Well, make sure you jive with them. Make sure they're asking the right questions. You should be the one talking them up. If they're the ones talking about themselves, think about it this way. Let's say you're at a conference. And I come up to you, and I'm like, "hey Cheryl, my name's Jason. I'm the best agency mentor in the world, had a big agency. I'm just the shit. You need to know me." You'd be like, "Get away from me creep!" and that's how a lot of agencies act to brands. Versus if someone came up like, "Hey Cheryl, why don't you come to the event? Anybody I can connect you with? What's the biggest challenge you're having? Oh, have you thought about x, y and z?" The telltale sign is, "are they asking the right questions to figure out how to solve your problem?" Not like, "do they just want to take orders from you?" I think that's probably the best way to evaluate an agency and I'll also tell you the biggest is not always the best. A lot of times the biggest is the worst. Because there's 1000 people working on the account, there's total disconnect and disarray but also the smallest is not always the best way to go either. It depends on the organization and depends on you. The best agency for me if I was going to use an agency, would probably be a five to eight person shop that has a really good specialty at x, y, & z. And then I would go with them.

Cheryl Hodgson [36:19]

Well, that's actually great advice because I see the same thing in the legal world. It's not always best. If you're a multinational corporation and you're fighting multinational lawsuits with unlimited pocketbooks, then those kinds of firms are great, but if you want to be priority and get some real attention for what you're doing, and also have somebody who's responsible and takes ownership of your business.

Jason Swenk [36:46]

And they should have a track record too, and they should be able to, and I think the most important part is, "Do you understand the plan?” Going back to the racing analogy. Do you understand the plan for them to take you from A to success? If they can't explain that, then I would run because they're still trying to figure it out.

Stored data
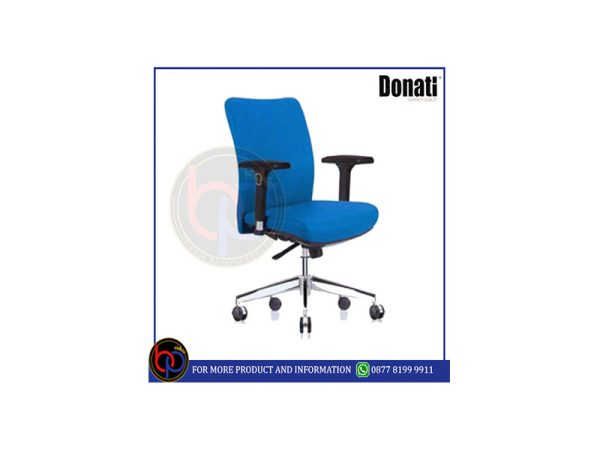 DONATI KURSI KANTOR KERJA STAFF SEKRETARIS DONATI BOMBA 2 C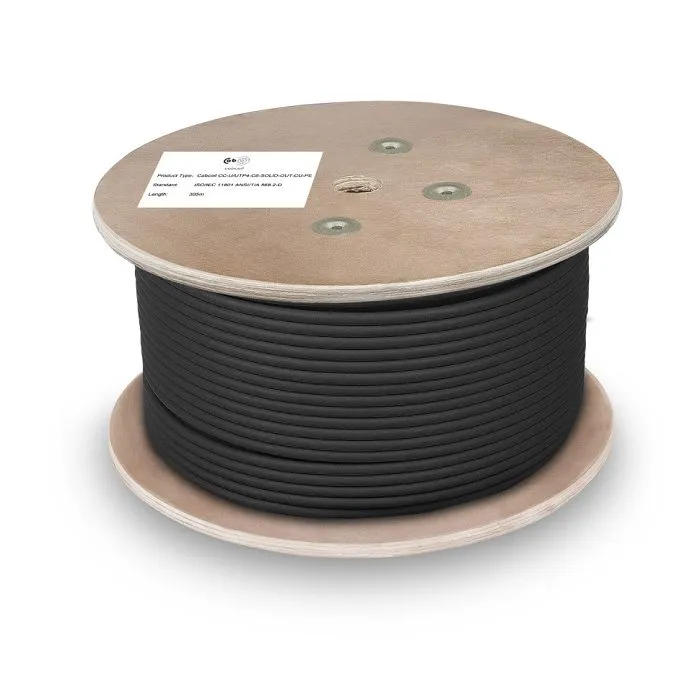 Cabcoil CC-U/UTP4-C6-SOLID-OUT-CU-PE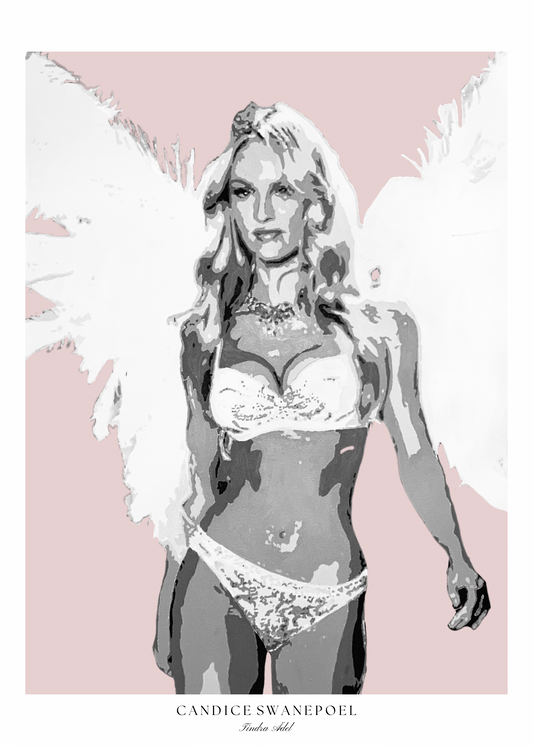 Candice Swanepoel - pink
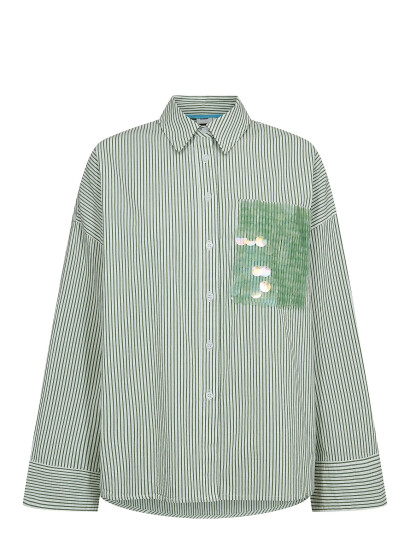 Nümph Nudarmi Shirt - Green - S/M Nümph Nudarmi Shirt - Green - S/M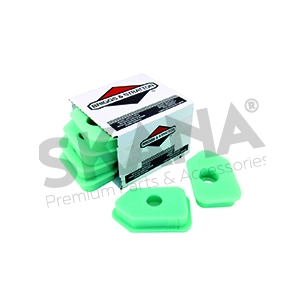 jeu de 6 filtres à air briggs & stratton origine 272235s.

TASKS TO COMPLETE:
**A)** Transcribe the agency conversation from "Cheryl Hodgson [36:19]" up to and including "of your business.".
**B)** Answer these questions about the agency conversation:
(i) In the opening passage, what size of shop is named as the best agency to use?
(ii) In what field does Cheryl Hodgson say she sees the same thing?
(iii) According to Jason Swenk, what should you do if an agency can't explain the plan?

RESULTS FOR THE EXERCISE:
**A)**
Cheryl Hodgson [36:19]

Well, that's actually great advice because I see the same thing in the legal world. It's not always best. If you're a multinational corporation and you're fighting multinational lawsuits with unlimited pocketbooks, then those kinds of firms are great, but if you want to be priority and get some real attention for what you're doing, and also have somebody who's responsible and takes ownership of your business.

**B)**
(i) A five to eight person shop with a really good specialty.
(ii) The legal world.
(iii) Run.